6. Ada Banyak Alternatif yang Lebih Bermakna

Daripada mengadakan wisuda mewah, sekolah bisa menggelar kegiatan akhir tahun yang lebih sesuai dengan usia anak: misalnya piknik bersama orang tua, pameran karya anak, hari bermain terbuka, atau pertunjukan seni sederhana. Semua ini bisa menjadi cara yang jauh lebih sehat dan edukatif untuk merayakan kebersamaan, kreativitas, dan pertumbuhan anak-anak selama satu tahun.

Kegiatan seperti ini mengajarkan anak nilai kebersamaan, menyenangkan, dan tetap meninggalkan kesan indah tanpa harus meniru prosesi orang dewasa yang mereka belum pahami. Dan yang terpenting: biayanya lebih murah, manfaatnya lebih besar.

7. Normalisasi Ritual Kosmetik di Dunia Pendidikan

Jika praktik seperti wisuda PAUD dan TK terus dibiasakan, maka kita sedang menciptakan generasi yang tumbuh dalam budaya simbolik: seolah-olah belajar itu penting hanya jika bisa difoto, dihargai jika ada upacara, dan dianggap sukses jika diakui secara formal. Kita sedang menanamkan bahwa estetika lebih penting dari makna.

Dalam jangka panjang, ini bisa mengikis semangat belajar sejati, dan menggantikannya dengan semangat "tampil sukses". Kita tidak sedang mendidik anak-anak untuk belajar, tetapi untuk tampil seolah-olah berhasil—bahkan sejak mereka belum tahu cara mengeja namanya sendiri.

Kesimpulan: Evaluasi Tradisi yang Tak Memberdayakan

Bukan berarti kita tidak boleh merayakan perkembangan anak. Justru sebaliknya, setiap capaian anak seharusnya dirayakan dengan hangat dan bermakna. Namun kita perlu bertanya: apakah wisuda PAUD/TK benar-benar menjadi bentuk perayaan anak, atau hanya perayaan orang dewasa?

Jika jawabannya adalah yang kedua, maka saatnya kita berani bersikap kritis. Tidak semua tradisi layak dipertahankan, apalagi jika lebih banyak mudarat daripada manfaatnya.
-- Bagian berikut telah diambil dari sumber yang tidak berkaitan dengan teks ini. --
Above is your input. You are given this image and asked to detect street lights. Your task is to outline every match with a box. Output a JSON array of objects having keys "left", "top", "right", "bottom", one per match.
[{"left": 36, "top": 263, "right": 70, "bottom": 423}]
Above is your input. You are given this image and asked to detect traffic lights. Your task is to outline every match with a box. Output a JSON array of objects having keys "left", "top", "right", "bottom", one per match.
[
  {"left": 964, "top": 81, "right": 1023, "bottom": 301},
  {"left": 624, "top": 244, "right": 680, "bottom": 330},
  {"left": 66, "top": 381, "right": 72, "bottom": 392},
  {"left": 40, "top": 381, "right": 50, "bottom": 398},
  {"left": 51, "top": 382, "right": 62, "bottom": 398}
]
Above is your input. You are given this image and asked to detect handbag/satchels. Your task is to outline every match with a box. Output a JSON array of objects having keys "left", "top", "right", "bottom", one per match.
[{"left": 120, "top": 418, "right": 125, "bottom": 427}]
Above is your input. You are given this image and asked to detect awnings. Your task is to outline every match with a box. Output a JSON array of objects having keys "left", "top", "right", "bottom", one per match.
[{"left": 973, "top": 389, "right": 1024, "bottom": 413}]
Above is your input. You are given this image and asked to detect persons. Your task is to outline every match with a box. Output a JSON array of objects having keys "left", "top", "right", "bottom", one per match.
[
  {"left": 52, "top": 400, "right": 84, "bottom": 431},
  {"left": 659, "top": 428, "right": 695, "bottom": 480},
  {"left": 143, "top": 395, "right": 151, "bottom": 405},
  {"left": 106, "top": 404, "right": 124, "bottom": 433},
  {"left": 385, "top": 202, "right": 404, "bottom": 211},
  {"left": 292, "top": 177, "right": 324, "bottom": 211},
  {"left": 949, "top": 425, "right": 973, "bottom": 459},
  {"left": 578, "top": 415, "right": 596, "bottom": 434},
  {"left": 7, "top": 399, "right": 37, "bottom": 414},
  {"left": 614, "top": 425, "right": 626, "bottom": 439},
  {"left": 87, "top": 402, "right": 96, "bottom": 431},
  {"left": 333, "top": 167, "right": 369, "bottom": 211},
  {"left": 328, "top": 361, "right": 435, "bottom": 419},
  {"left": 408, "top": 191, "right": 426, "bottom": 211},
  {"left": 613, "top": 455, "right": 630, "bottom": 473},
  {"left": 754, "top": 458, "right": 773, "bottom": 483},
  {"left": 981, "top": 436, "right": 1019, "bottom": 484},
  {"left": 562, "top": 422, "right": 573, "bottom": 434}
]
Orang tua, guru, dan penyelenggara sekolah harus mulai menyadari bahwa tugas utama mereka bukan membuat seremoni, tetapi menciptakan pengalaman belajar yang otentik, sehat, dan menyenangkan bagi anak.

Mari tinggalkan kebiasaan kosmetik, dan mulai membangun budaya pendidikan anak usia dini yang benar-benar memanusiakan anak. Karena masa depan mereka bukan ditentukan oleh seberapa indah fotonya di hari wisuda, tetapi oleh seberapa dalam ia merasa dicintai dan dihargai dalam proses belajar yang sesungguhnya.